Signal Processing and Speech Communication Laboratory

Machine Learning for Automatic F0 Contour Discrimination and Labelling

Status
Open
Type
Master Thesis
Announcement date
02 Aug 2021
Mentors
Research Areas

Spoken language, consists of more than just the uttering of words and phrases. Besides the lexical content of a phrase, its prosodic appearance does play an important role in human-human conversation. Depending on how a sentence is said, the meaning can be changed. An example where this becomes obvious is irony or sarcasm: A short phrase like “Really?” can show either honest excitement or complete boredom – depending on its underlying intonation. This example already suggests how prosody has a high impact on how we perceive what is said. One of the most important prosodic parameters that strongly contributes to how humans perceive intonation (or prosodic melody of words) is pitch, the perceived fundamental frequency of the human voice ($F_0$). The physically measurable $F_0$ contour does show various shapes, depending on the intonation of an uttered phrase. For instance, there might be flat contours, falls, rises, dips, valleys etc. – all of different extent since prosodic marking is a gradual process.
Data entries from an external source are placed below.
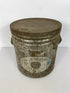 Vintage Gold Medal Brand Flour Tin Can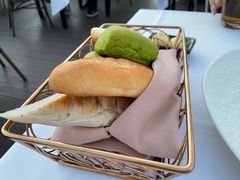 -Kathleen's Waitan 凯圣琳江景西餐厅(外滩店)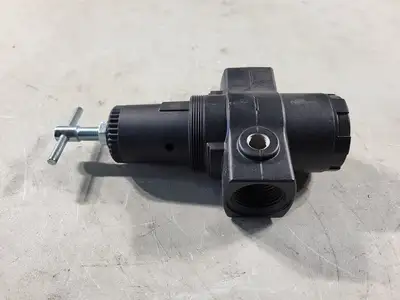 NEW NORGREN R17-801-RNLA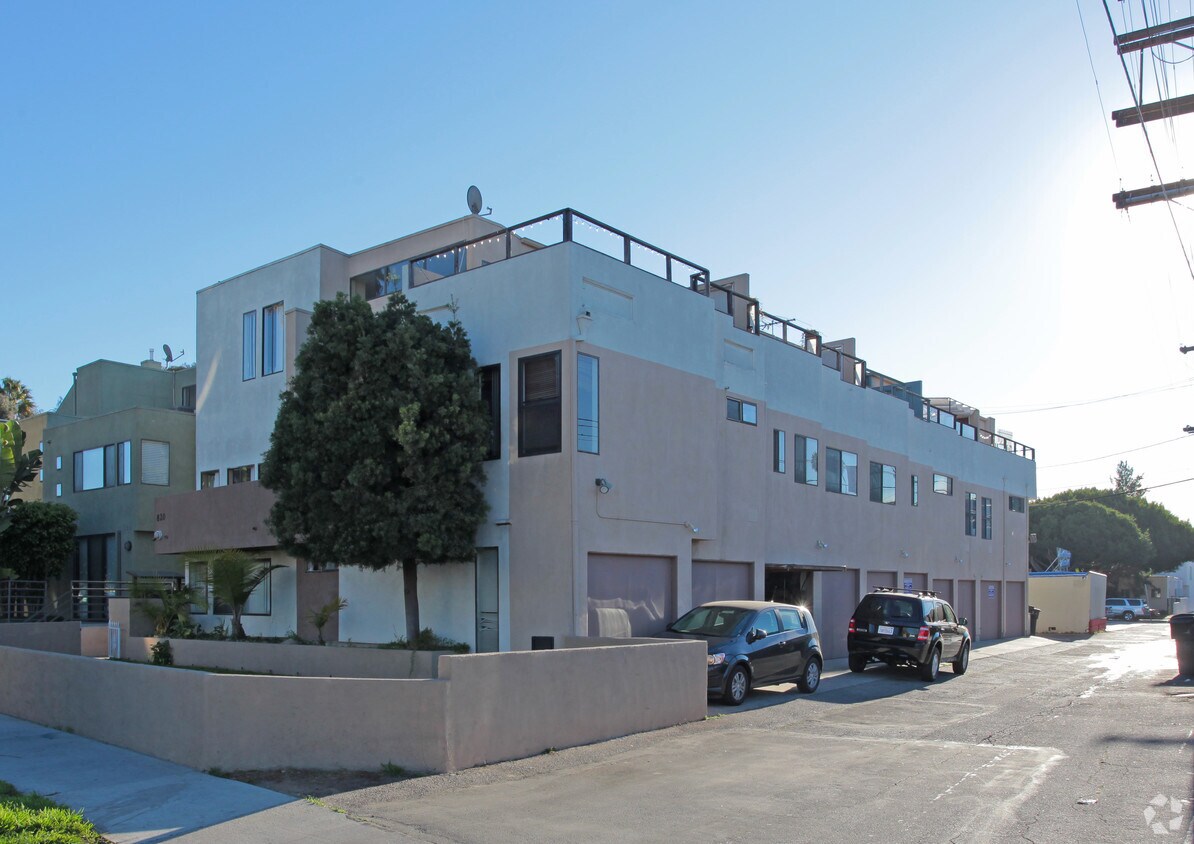 820 Bay St, Santa Monica, CA 90405 820 Bay St Santa Monica, CA Apartments for Rent in Santa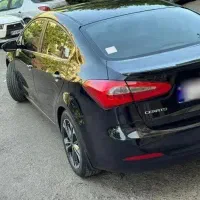 کیا سراتو ۲۰۱۶ موتر ۲۰۰۰ فول|خودرو کلاسیک|مشهد, هنرستان|دیوار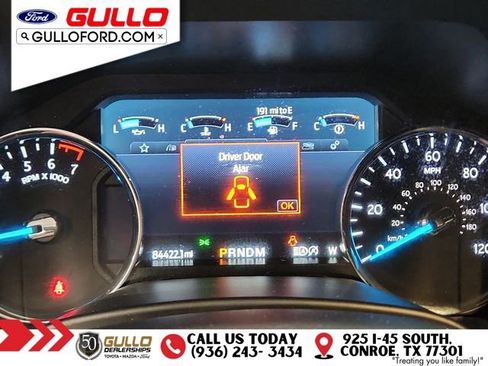 Used 2021 Ford Expedition XLT image 26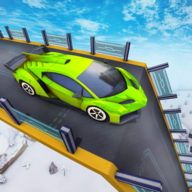超级坡道银河赛车官方版 v4.1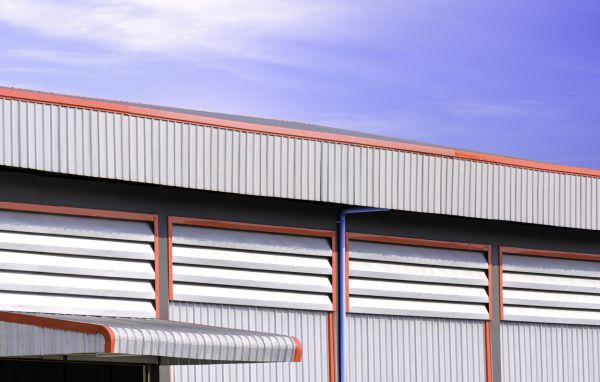 Aluminum Siding Installation in Waldorf
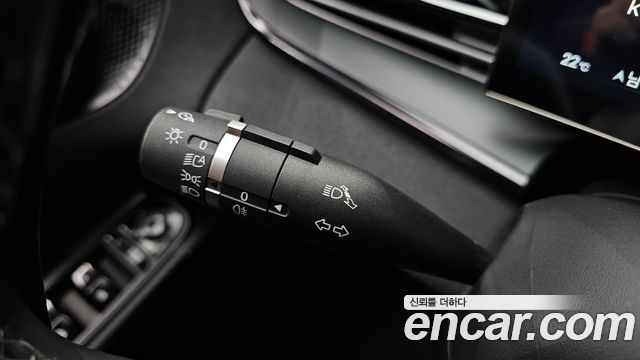 BYD Seal 2026 — photo 34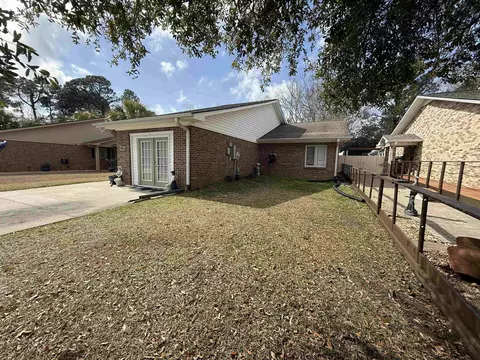 Exterior - 503 Garden Dr, Myrtle Beach, SC 29575 photo 4 of 12
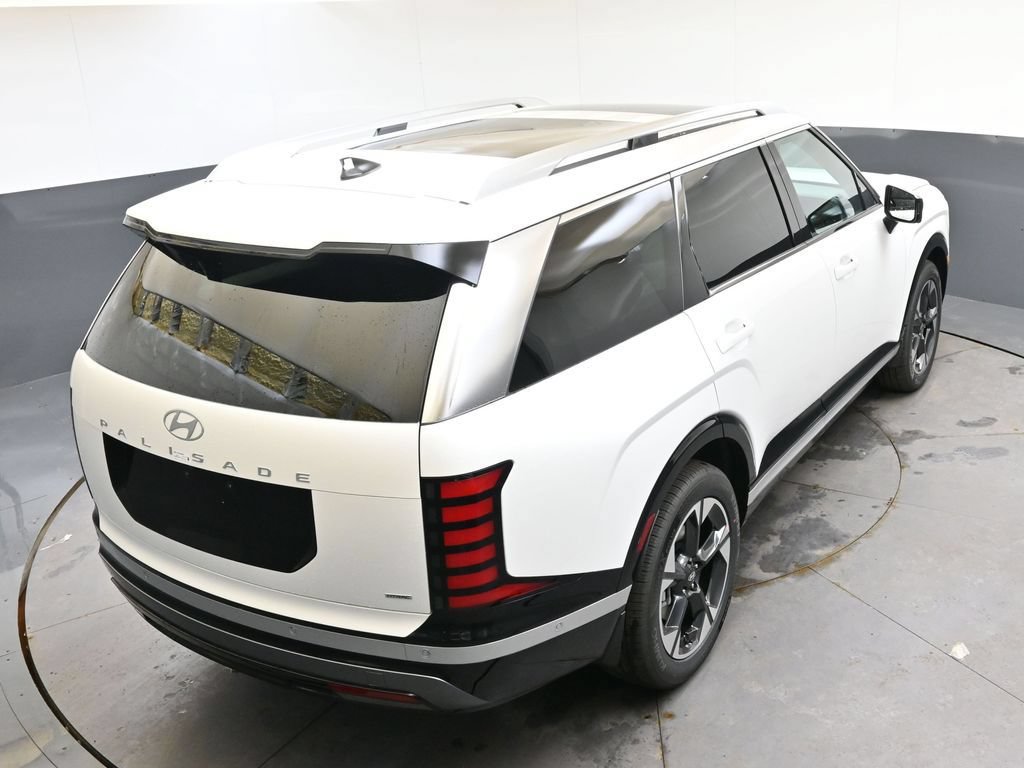 New 2026 Hyundai Palisade Limited AWD/4WD image 41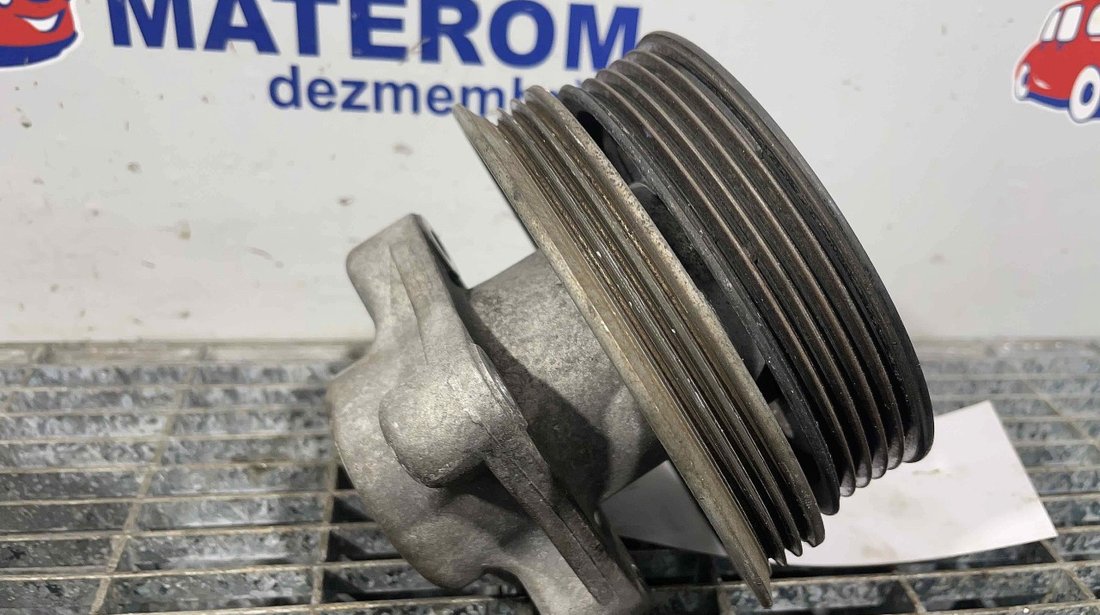 INTINZATOR CUREA ALTERNATOR VOLVO XC 60 XC 60 2.4 D - (2014 2017)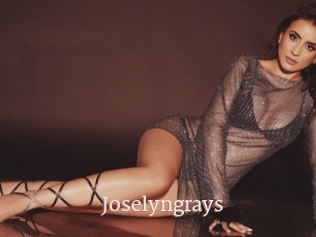 Joselyngrays
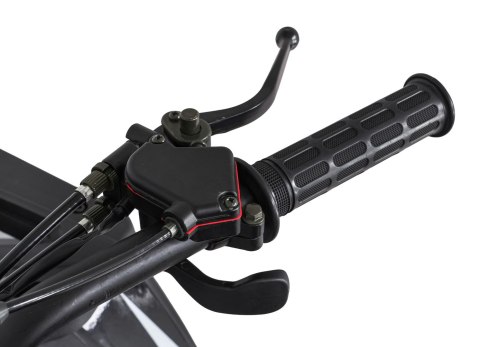 Pojazd Quad Spalinowy 200CC MONSTER Niebieski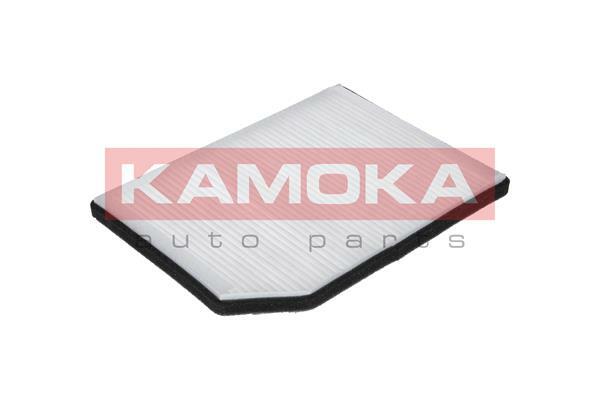 Filter vnútorného priestoru KAMOKA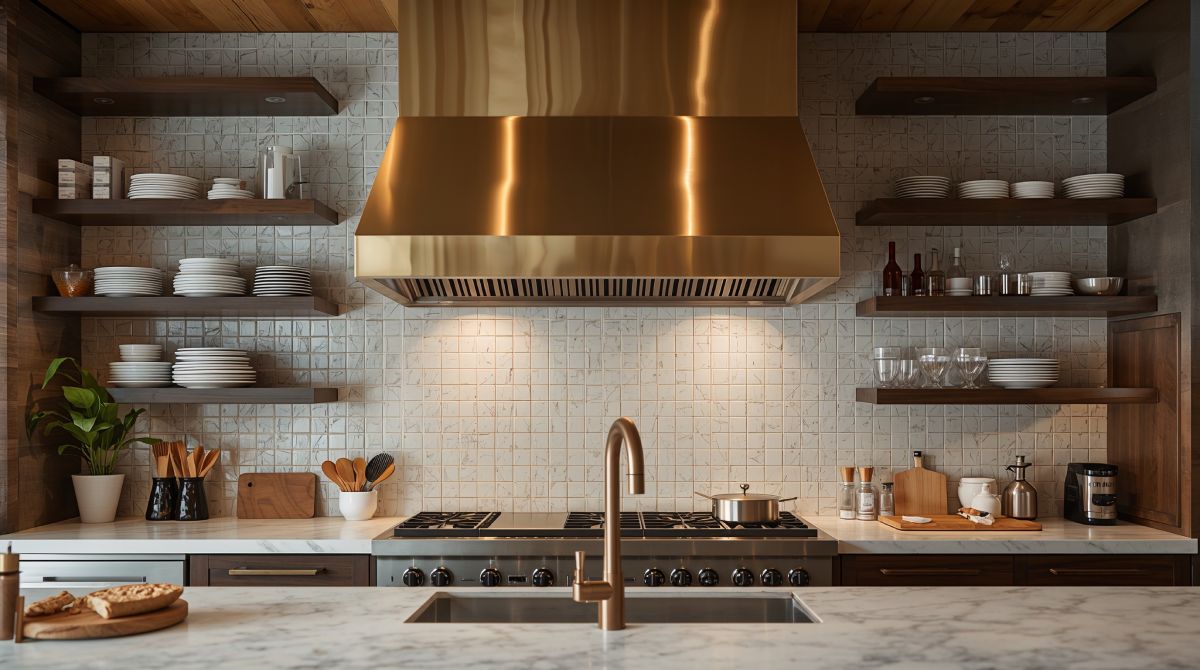 What To Consider When Choosing A Range Hood Brand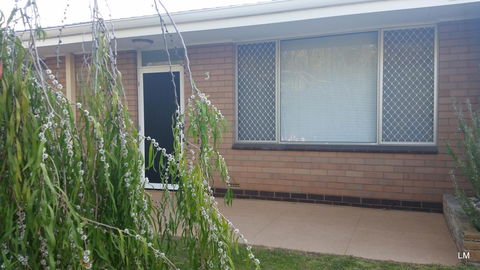 Island View Villas - Accommodation QLD 27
In qualitative research, it is common to manually search for distinguishable $F_0$ contours in order to categorise them. Obviously, this is an effortful and time-consuming process. The aim of this project is to explore different machine learning approaches for automatic labelling of $F_0$ contours. Powerful but resource-intensive tools, such as neural networks are to be compared with approaches that require less computational power but are more limited.